***** Records provided *****

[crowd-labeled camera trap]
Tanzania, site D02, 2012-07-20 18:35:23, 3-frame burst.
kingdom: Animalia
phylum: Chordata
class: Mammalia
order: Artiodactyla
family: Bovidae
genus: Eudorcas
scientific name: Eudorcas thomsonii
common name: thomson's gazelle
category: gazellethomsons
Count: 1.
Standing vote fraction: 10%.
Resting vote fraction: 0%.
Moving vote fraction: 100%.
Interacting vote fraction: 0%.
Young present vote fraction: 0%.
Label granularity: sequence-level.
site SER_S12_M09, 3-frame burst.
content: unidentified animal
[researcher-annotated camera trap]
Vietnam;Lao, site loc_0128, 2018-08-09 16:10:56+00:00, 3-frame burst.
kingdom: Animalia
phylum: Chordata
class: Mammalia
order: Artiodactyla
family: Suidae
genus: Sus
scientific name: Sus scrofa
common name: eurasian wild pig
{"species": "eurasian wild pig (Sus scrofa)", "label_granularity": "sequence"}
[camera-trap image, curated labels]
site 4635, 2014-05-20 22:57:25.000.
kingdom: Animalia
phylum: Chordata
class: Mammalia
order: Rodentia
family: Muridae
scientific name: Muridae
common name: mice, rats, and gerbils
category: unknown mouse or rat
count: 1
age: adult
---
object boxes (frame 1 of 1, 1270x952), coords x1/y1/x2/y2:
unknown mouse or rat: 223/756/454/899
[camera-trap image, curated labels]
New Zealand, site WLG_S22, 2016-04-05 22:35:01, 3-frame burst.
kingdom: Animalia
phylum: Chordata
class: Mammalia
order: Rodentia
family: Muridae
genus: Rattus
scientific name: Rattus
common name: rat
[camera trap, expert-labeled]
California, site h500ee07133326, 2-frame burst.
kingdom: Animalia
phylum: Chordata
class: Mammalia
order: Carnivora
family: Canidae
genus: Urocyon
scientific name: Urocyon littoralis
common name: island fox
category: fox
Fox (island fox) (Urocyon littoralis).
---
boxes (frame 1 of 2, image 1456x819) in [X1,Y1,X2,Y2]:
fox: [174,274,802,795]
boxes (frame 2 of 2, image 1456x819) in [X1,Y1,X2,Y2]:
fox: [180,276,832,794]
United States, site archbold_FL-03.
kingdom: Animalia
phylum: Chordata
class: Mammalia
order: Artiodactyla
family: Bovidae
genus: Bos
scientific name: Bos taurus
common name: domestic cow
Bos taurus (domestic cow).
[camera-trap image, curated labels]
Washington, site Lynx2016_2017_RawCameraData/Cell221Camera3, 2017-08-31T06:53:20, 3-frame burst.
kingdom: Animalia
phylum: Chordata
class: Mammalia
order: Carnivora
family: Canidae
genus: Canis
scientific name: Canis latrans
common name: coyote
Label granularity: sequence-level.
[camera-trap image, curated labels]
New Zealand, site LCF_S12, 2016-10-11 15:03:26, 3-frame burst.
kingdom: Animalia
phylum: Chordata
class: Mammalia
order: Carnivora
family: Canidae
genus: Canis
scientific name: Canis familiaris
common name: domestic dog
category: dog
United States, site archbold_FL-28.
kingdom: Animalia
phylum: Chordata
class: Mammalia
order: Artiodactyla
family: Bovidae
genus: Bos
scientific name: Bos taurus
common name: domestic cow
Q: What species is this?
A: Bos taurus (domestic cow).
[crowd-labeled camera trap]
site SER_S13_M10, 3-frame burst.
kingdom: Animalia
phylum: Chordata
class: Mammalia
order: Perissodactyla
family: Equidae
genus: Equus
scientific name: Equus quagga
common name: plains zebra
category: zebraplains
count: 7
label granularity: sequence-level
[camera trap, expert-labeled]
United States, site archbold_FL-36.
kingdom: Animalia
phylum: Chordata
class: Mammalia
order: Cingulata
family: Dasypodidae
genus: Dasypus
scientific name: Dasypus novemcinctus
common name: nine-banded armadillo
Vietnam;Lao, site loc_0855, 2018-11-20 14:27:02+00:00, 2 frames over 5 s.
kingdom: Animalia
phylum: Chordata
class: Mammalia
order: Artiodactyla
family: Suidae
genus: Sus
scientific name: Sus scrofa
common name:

*****

#### Activity
This exercise requires the lines of the entries containing the string "Vietnam".

#### Result
Vietnam;Lao, site loc_0128, 2018-08-09 16:10:56+00:00, 3-frame burst.
Vietnam;Lao, site loc_0855, 2018-11-20 14:27:02+00:00, 2 frames over 5 s.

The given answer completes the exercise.